(Dataset content):

##########

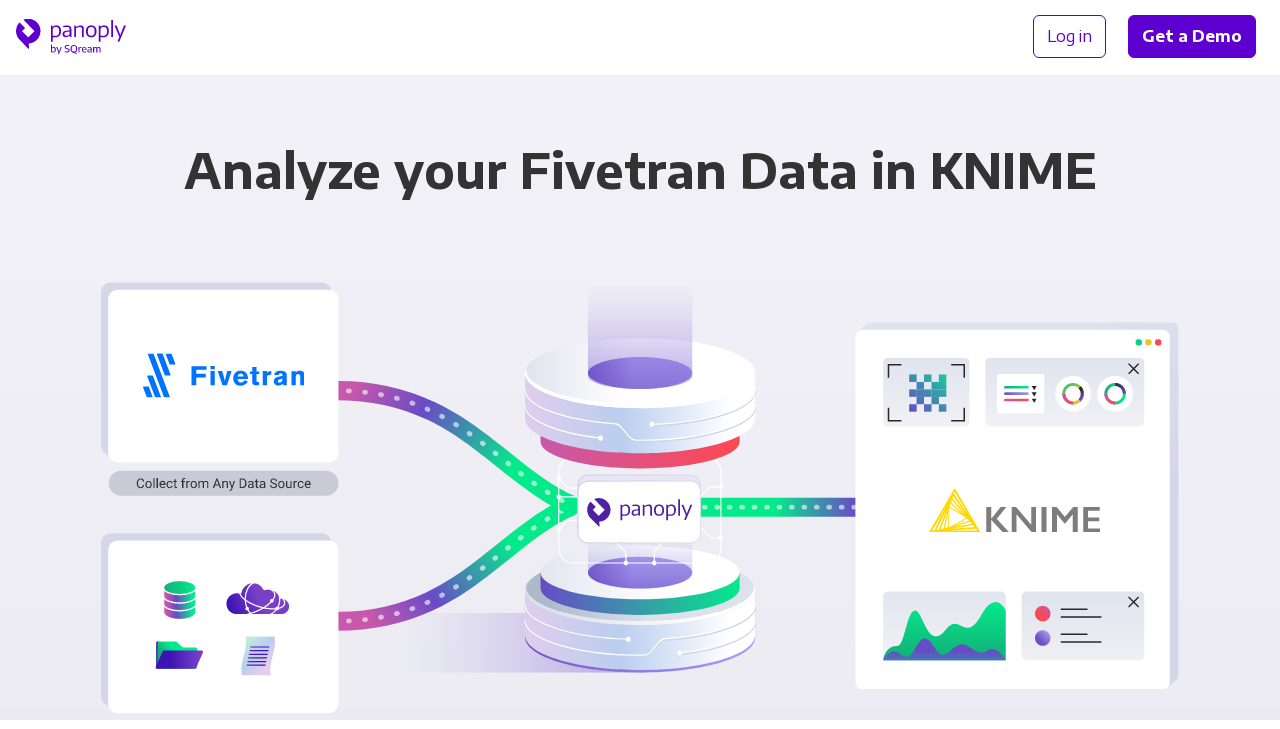

--- FILE ---
content_type: image/svg+xml
request_url: https://panoply.io/images/integration-logos/knime.svg
body_size: 511
content:
<svg xmlns="http://www.w3.org/2000/svg" width="460" height="120" viewBox="0 0 460 120"><g fill="none"><path fill="#7D7D7D" d="M167.2 51v31.7h.3L192.6 51h15.1l-25.6 32.3 33.1 36.3h-17l-31.1-33.7v33.7h-13.3V51h13.4Zm107.1 47.9V51h13v68.6h-11.4l-41-48.7v48.7h-13V51h11.6l40.8 47.9ZM315.4 51v68.6h-13.3V51h13.3Zm49.5 27 22.5-27h11.8v68.6H386V71.4h-.4l-19.9 24.2h-1.9L344 71.4h-.4v48.2h-13.3V51h12l22.6 27Zm93.5-16.6h-31.1v18h29.8v10.4h-29.8v19.5h31.8v10.4H414V51h44.4v10.4Z"/><path fill="#FFD800" d="M69.1 0 0 119.6h138.1L69.1 0ZM53.3 105.3V59.7l1.4-6.3 39.5 22.8 4.8 4.4-39.6 22.8c.1 0-6.1 1.9-6.1 1.9Zm2-54.6 1.9-8.6 28.3 26-30.2-17.4Zm-4.6 55.5-8.4 2.6 8.4-37.5v34.9Zm50.4-23.8 6.5 5.9-36.7 11.5 30.2-17.4ZM58.5 38.8l2.7-7.2 32.1 39.2-34.8-32Zm-19.6 70.6-7.6 1.2 17.9-47.3-10.3 46.1ZM109.8 91l4.9 5.9-49.9 8.2 45-14.1ZM62.3 26.8l2.8-5.8 34.2 51-37-45.2Zm-35.7 85.3-6.4.4 27.1-55.1c-.1 0-20.7 54.7-20.7 54.7Zm91.7-11.8 3.6 5.3-61.3 4.1 57.7-9.4Zm-14.8-30.2-37-55.2 2.6-4.5 34.4 59.7Zm-60-15.4-29.3 59.7H9l34.5-59.7Zm16.6 59.7 66.4-4.5 2.6 4.5h-69Z"/></g></svg>

--- FILE ---
content_type: image/svg+xml
request_url: https://panoply.io/images/integration-logos/fivetran-logo.svg
body_size: 1008
content:
<svg xmlns="http://www.w3.org/2000/svg" width="240" height="68" viewBox="0 0 240 68"><g fill="#0073FF"><path d="M94.39 20.04v5.61H79.27v6.13h13.92v5.65H79.27v11.79H72V20.04zM100.33 20h6.28v4.95h-6.28V20zm0 7.6h6.28v21.61h-6.28V27.6zm10.78.04h6.7c2.65 9.59 3.1 11.55 3.8 15.67.87-4.79 1-5.32 2.28-10.41l1.32-5.28h6.53l-7 21.57h-6.64l-6.99-21.55zm44.73 16.07a17.26 17.26 0 0 1-2.61 3.23 11.92 11.92 0 0 1-8.14 3.06c-6.41 0-10.91-4.13-10.91-11.16 0-5.21 2.56-11.91 11.07-11.91a10.49 10.49 0 0 1 7.77 3.1c2.82 3 3 7.24 3.06 9.67h-15.4c0 2.69 1.48 5.37 4.94 5.37 3.46 0 4.67-2.28 5.46-3.8l4.76 2.44zm-6.33-8a5.11 5.11 0 0 0-1.2-3.06 4.44 4.44 0 0 0-3.1-1.19 4.34 4.34 0 0 0-3.22 1.4 5.62 5.62 0 0 0-1.28 2.85h8.8zm12.87-14.31h6.33v6.74h4.17v3.88h-4.21v9.76c0 1.32 0 2.47 1.65 2.47l2.28-.08v4.95a21 21 0 0 1-3.35.33c-2.2 0-4.59-.12-6-2.11-.87-1.28-.91-2.81-.91-4.87V31.98h-3.14v-3.89h3.14l.04-6.69zm21.94 8.47a10 10 0 0 1 6.24-2.47v5.64l-2.1.33c-3.06.53-4 1-4 3.72v12.12h-6.33V27.6h6.2l-.01 2.27zm10.84 3.91a6 6 0 0 1 2.28-4.79c2-1.56 4.54-1.89 7.07-1.89 2.53 0 9.07.61 9.07 6.19v12.49c0 2.32.12 2.65.62 3.39H208v-2c-1.65 1.2-3.43 2.57-6.6 2.57-4.94 0-7.06-3.56-7.06-6.6 0-3.47 2.77-5.45 4.54-6.19a54.92 54.92 0 0 1 8.51-2v-1.16c-.08-1-.16-2.65-2.47-2.65-2.81 0-3.19 1.74-3.35 2.53l-6.41.11zm8.06 6.5c-1.07.41-2.73 1-2.73 2.68a2.32 2.32 0 0 0 2.42 2.19 4.18 4.18 0 0 0 2.19-.7c2.1-1.32 2.19-3.3 2.24-5.54l-4.12 1.37zm24-10.7a6.25 6.25 0 0 1 2.16-1.69 10.54 10.54 0 0 1 3.92-.82 8.16 8.16 0 0 1 3.85.86c2.27 1.2 2.85 3.14 2.85 6.49v14.79h-6.32V37.06a8.55 8.55 0 0 0-.29-3.22 2.89 2.89 0 0 0-2.85-1.65c-3.35 0-3.35 2.69-3.35 5.37v11.65h-6.34V27.68h6.41l-.04 1.9zM33.19 34.4h6.71a1 1 0 0 0 1-1 1.06 1.06 0 0 0-.08-.4L29.28 1.59a1 1 0 0 0-.91-.64h-6.73a1 1 0 0 0-.94 1.34l11.55 31.49a1 1 0 0 0 .94.62zM32 67.78h6.71a1 1 0 0 0 .94-1.34L15.86 1.61a1 1 0 0 0-.92-.64h-6.7a1 1 0 0 0-.94 1.34l23.79 64.84a1 1 0 0 0 .91.63zm-13.22 0h6.7a1 1 0 0 0 1-.92c0-.132-.02-.264-.06-.39L14.84 35.03a1 1 0 0 0-.91-.64H7.19a1 1 0 0 0-.94 1c0 .11.02.218.06.32l11.53 31.45a1 1 0 0 0 .94.62zM34 2.32l5.41 14.71a1 1 0 0 0 .91.64H47a1 1 0 0 0 .94-1.34L42.53 1.61a1 1 0 0 0-.91-.64h-6.71a1 1 0 0 0-1 1 1 1 0 0 0 .09.35zM6.41 67.78h6.7a1 1 0 0 0 .94-1.34L8.61 51.69a1 1 0 0 0-.92-.64H1a1 1 0 0 0-1 1c0 .12.02.237.06.35l5.41 14.75a1 1 0 0 0 .94.63z"/></g></svg>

##########

(What you should do): All of the lines above must be repeated without alteration, though the pictures are to be excluded.

(Result):
--- FILE ---
content_type: image/svg+xml
request_url: https://panoply.io/images/integration-logos/knime.svg
body_size: 511
content:
<svg xmlns="http://www.w3.org/2000/svg" width="460" height="120" viewBox="0 0 460 120"><g fill="none"><path fill="#7D7D7D" d="M167.2 51v31.7h.3L192.6 51h15.1l-25.6 32.3 33.1 36.3h-17l-31.1-33.7v33.7h-13.3V51h13.4Zm107.1 47.9V51h13v68.6h-11.4l-41-48.7v48.7h-13V51h11.6l40.8 47.9ZM315.4 51v68.6h-13.3V51h13.3Zm49.5 27 22.5-27h11.8v68.6H386V71.4h-.4l-19.9 24.2h-1.9L344 71.4h-.4v48.2h-13.3V51h12l22.6 27Zm93.5-16.6h-31.1v18h29.8v10.4h-29.8v19.5h31.8v10.4H414V51h44.4v10.4Z"/><path fill="#FFD800" d="M69.1 0 0 119.6h138.1L69.1 0ZM53.3 105.3V59.7l1.4-6.3 39.5 22.8 4.8 4.4-39.6 22.8c.1 0-6.1 1.9-6.1 1.9Zm2-54.6 1.9-8.6 28.3 26-30.2-17.4Zm-4.6 55.5-8.4 2.6 8.4-37.5v34.9Zm50.4-23.8 6.5 5.9-36.7 11.5 30.2-17.4ZM58.5 38.8l2.7-7.2 32.1 39.2-34.8-32Zm-19.6 70.6-7.6 1.2 17.9-47.3-10.3 46.1ZM109.8 91l4.9 5.9-49.9 8.2 45-14.1ZM62.3 26.8l2.8-5.8 34.2 51-37-45.2Zm-35.7 85.3-6.4.4 27.1-55.1c-.1 0-20.7 54.7-20.7 54.7Zm91.7-11.8 3.6 5.3-61.3 4.1 57.7-9.4Zm-14.8-30.2-37-55.2 2.6-4.5 34.4 59.7Zm-60-15.4-29.3 59.7H9l34.5-59.7Zm16.6 59.7 66.4-4.5 2.6 4.5h-69Z"/></g></svg>

--- FILE ---
content_type: image/svg+xml
request_url: https://panoply.io/images/integration-logos/fivetran-logo.svg
body_size: 1008
content:
<svg xmlns="http://www.w3.org/2000/svg" width="240" height="68" viewBox="0 0 240 68"><g fill="#0073FF"><path d="M94.39 20.04v5.61H79.27v6.13h13.92v5.65H79.27v11.79H72V20.04zM100.33 20h6.28v4.95h-6.28V20zm0 7.6h6.28v21.61h-6.28V27.6zm10.78.04h6.7c2.65 9.59 3.1 11.55 3.8 15.67.87-4.79 1-5.32 2.28-10.41l1.32-5.28h6.53l-7 21.57h-6.64l-6.99-21.55zm44.73 16.07a17.26 17.26 0 0 1-2.61 3.23 11.92 11.92 0 0 1-8.14 3.06c-6.41 0-10.91-4.13-10.91-11.16 0-5.21 2.56-11.91 11.07-11.91a10.49 10.49 0 0 1 7.77 3.1c2.82 3 3 7.24 3.06 9.67h-15.4c0 2.69 1.48 5.37 4.94 5.37 3.46 0 4.67-2.28 5.46-3.8l4.76 2.44zm-6.33-8a5.11 5.11 0 0 0-1.2-3.06 4.44 4.44 0 0 0-3.1-1.19 4.34 4.34 0 0 0-3.22 1.4 5.62 5.62 0 0 0-1.28 2.85h8.8zm12.87-14.31h6.33v6.74h4.17v3.88h-4.21v9.76c0 1.32 0 2.47 1.65 2.47l2.28-.08v4.95a21 21 0 0 1-3.35.33c-2.2 0-4.59-.12-6-2.11-.87-1.28-.91-2.81-.91-4.87V31.98h-3.14v-3.89h3.14l.04-6.69zm21.94 8.47a10 10 0 0 1 6.24-2.47v5.64l-2.1.33c-3.06.53-4 1-4 3.72v12.12h-6.33V27.6h6.2l-.01 2.27zm10.84 3.91a6 6 0 0 1 2.28-4.79c2-1.56 4.54-1.89 7.07-1.89 2.53 0 9.07.61 9.07 6.19v12.49c0 2.32.12 2.65.62 3.39H208v-2c-1.65 1.2-3.43 2.57-6.6 2.57-4.94 0-7.06-3.56-7.06-6.6 0-3.47 2.77-5.45 4.54-6.19a54.92 54.92 0 0 1 8.51-2v-1.16c-.08-1-.16-2.65-2.47-2.65-2.81 0-3.19 1.74-3.35 2.53l-6.41.11zm8.06 6.5c-1.07.41-2.73 1-2.73 2.68a2.32 2.32 0 0 0 2.42 2.19 4.18 4.18 0 0 0 2.19-.7c2.1-1.32 2.19-3.3 2.24-5.54l-4.12 1.37zm24-10.7a6.25 6.25 0 0 1 2.16-1.69 10.54 10.54 0 0 1 3.92-.82 8.16 8.16 0 0 1 3.85.86c2.27 1.2 2.85 3.14 2.85 6.49v14.79h-6.32V37.06a8.55 8.55 0 0 0-.29-3.22 2.89 2.89 0 0 0-2.85-1.65c-3.35 0-3.35 2.69-3.35 5.37v11.65h-6.34V27.68h6.41l-.04 1.9zM33.19 34.4h6.71a1 1 0 0 0 1-1 1.06 1.06 0 0 0-.08-.4L29.28 1.59a1 1 0 0 0-.91-.64h-6.73a1 1 0 0 0-.94 1.34l11.55 31.49a1 1 0 0 0 .94.62zM32 67.78h6.71a1 1 0 0 0 .94-1.34L15.86 1.61a1 1 0 0 0-.92-.64h-6.7a1 1 0 0 0-.94 1.34l23.79 64.84a1 1 0 0 0 .91.63zm-13.22 0h6.7a1 1 0 0 0 1-.92c0-.132-.02-.264-.06-.39L14.84 35.03a1 1 0 0 0-.91-.64H7.19a1 1 0 0 0-.94 1c0 .11.02.218.06.32l11.53 31.45a1 1 0 0 0 .94.62zM34 2.32l5.41 14.71a1 1 0 0 0 .91.64H47a1 1 0 0 0 .94-1.34L42.53 1.61a1 1 0 0 0-.91-.64h-6.71a1 1 0 0 0-1 1 1 1 0 0 0 .09.35zM6.41 67.78h6.7a1 1 0 0 0 .94-1.34L8.61 51.69a1 1 0 0 0-.92-.64H1a1 1 0 0 0-1 1c0 .12.02.237.06.35l5.41 14.75a1 1 0 0 0 .94.63z"/></g></svg>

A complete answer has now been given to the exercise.